Pathologically, giant cell tumour consists of abundant osteoclastic giant cells intermixed throughout the spindle cell stroma.
On radiography and CT, spinal GCT has been reported to be an expansile lytic lesion without a sclerotic rim. Generally the tumour has a tendency to have low signal intensity on both T1 and T2 weighted MR images, because of the haemosiderin deposition and dense collagen matrix within the tumour [3].
The tumour usually originates in the vertebral body and extends to the posterior elements in advanced lesions. While the epiphyseal-metaphyseal location of GCT in the long bone is a clue to the radiographic diagnosis, these landmarks are not available in the spine, so it is difficult to ensure the correct definitive diagnosis [3].
In this case, the presence of a single bone lesion in a patient over 50 years raises the differential diagnosis between metastasis, solitary plasmacytoma and primary bone tumour. Some atypical features made the definitive diagnosis of GCT difficult, such as the rare location of the tumour, the age of presentation and the high-signal intensity on T2-weighted images on MR due to pathological fracture and haemorrhage. The biopsy of the lesion remained mandatory for the final diagnosis.
This patient was treated conservatively with cervical orthesis and denosumab, because surgical resection was likely to result in severe morbidity.
Classically, GCT of bone has been treated surgically with curettage and placement of cement or bone graft, with recurrence rates relatively high, ranging from 15% to 25% [4]. In recent years, the new chemotherapeutic denosumab has been used to treat advanced or unresectable GCT of bone. The drug is a monoclonal antibody that targets the RANKL (receptor activator of nuclear factor κB ligand), stopping the osteoclastic activity of cells in GCT and reducing bony destruction [5]. In the near future, denosumab may offer a treatment option as neoadyuvant to facilitate the surgery or even to replace it.

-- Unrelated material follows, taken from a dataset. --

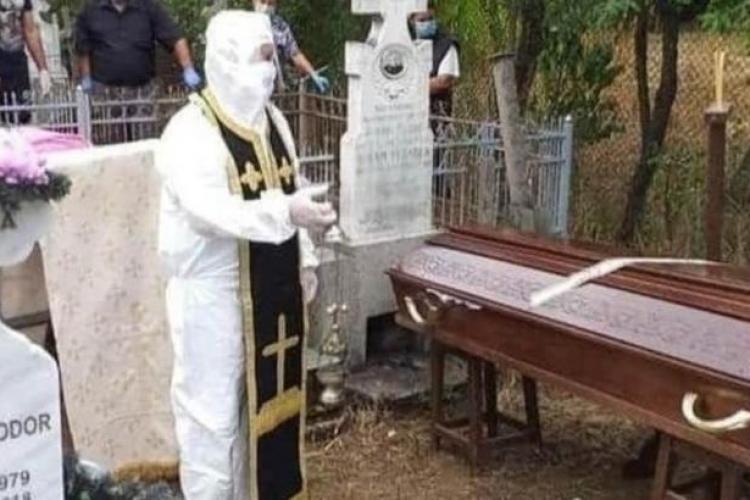 Poza zilei! Un preot a mers la înmormântare în combinezon anti-COVID FOTO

Giant cell tumour of bone involving C2 with pathological fracture.
The patient is a 53-year-old female presenting with neck pain, abnormal sensation in the left upper limb, and dysphagia. Based on the provided cervical spine X-ray, CT, and MRI images, the main findings include:
Imaging suggests an expansile osteolytic lesion involving the cervical vertebral body, pedicles, and surrounding structures. Local soft tissue involvement is significant, and pathological fracture signs are clearly visible.
Considering the patient’s age (53), clinical symptoms (neck pain, upper limb sensory abnormalities, and swallowing difficulty), and imaging characteristics, the following differential diagnoses should be taken into account:
Considering the imaging characteristics (expansile osteolytic lesion, strongly suggestive of GCT features), the patient’s age, and tissue biopsy results, the final diagnosis is:
Giant Cell Tumor (GCT) of the Cervical Spine (Upper Cervical Region).

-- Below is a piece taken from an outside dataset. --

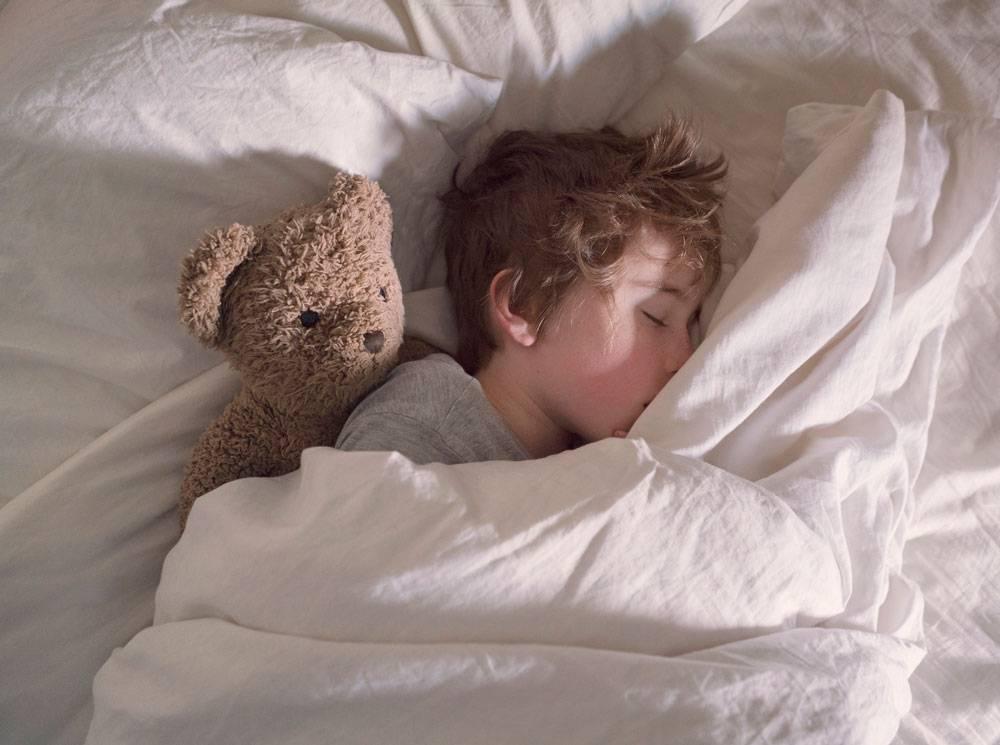 Как приучить ребенка спать в своей кроватке - развитие ребенка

Given the special anatomical location, surgical resection entails high risk and potential for extensive nerve injury. Therefore, a conservative and medical management approach was chosen clinically.

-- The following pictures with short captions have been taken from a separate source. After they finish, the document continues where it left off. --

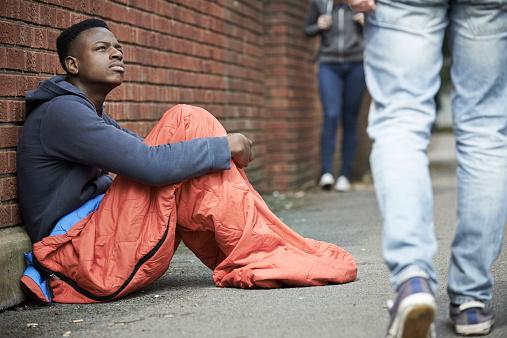 Héberger des jeunes en situation de non-droit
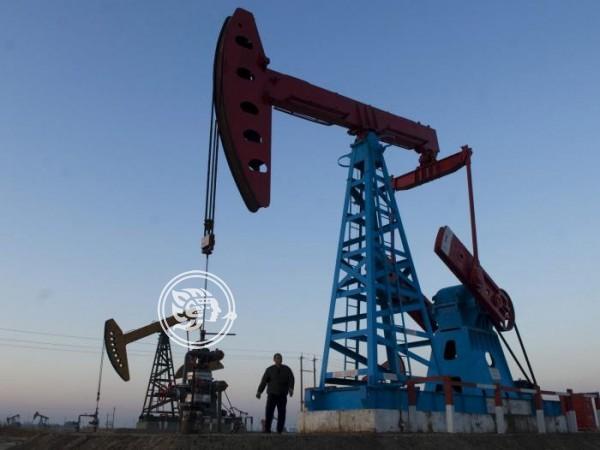 Malos datos económicos de China y Europa castigan precios del petróleo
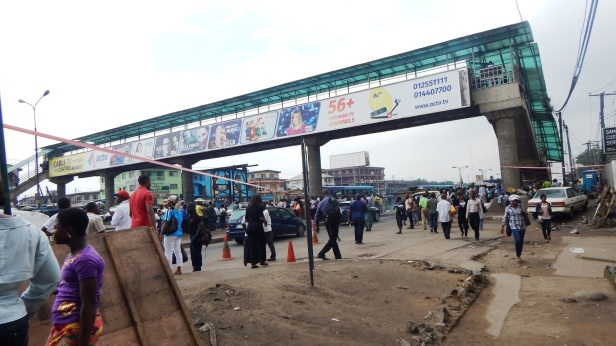 Ojota-Lagos-on-Monday-Fuel-Reality-for-Commuters-by-Bode-Modupe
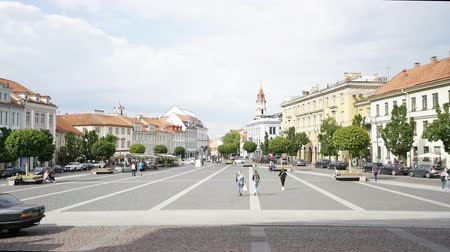 Литва : Vilnius, Lithuania. May 2019. A time lapse view of people walking in town hall square Стоковые видеозаписи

For this patient with a cervical spine giant cell tumor, considering the extent of the lesion, local anatomy, and systemic condition, the following therapeutic strategies can be considered:
Rehabilitation / Exercise Prescription Recommendations:
Since cervical spine stability is somewhat compromised in this patient, rehabilitation should be individualized and progressive. The principle is “protective stabilization with gradual increase in range of motion”:
This report is a reference analysis based on existing clinical and imaging data and does not represent a final or comprehensive diagnostic opinion. Specific treatment and rehabilitation plans require a thorough evaluation by specialists, tailored to each patient’s individual condition. If there are any questions or changes in the patient’s condition, please seek medical attention or consult a professional physician promptly.
Giant cell tumour of bone involving C2 with pathological fracture.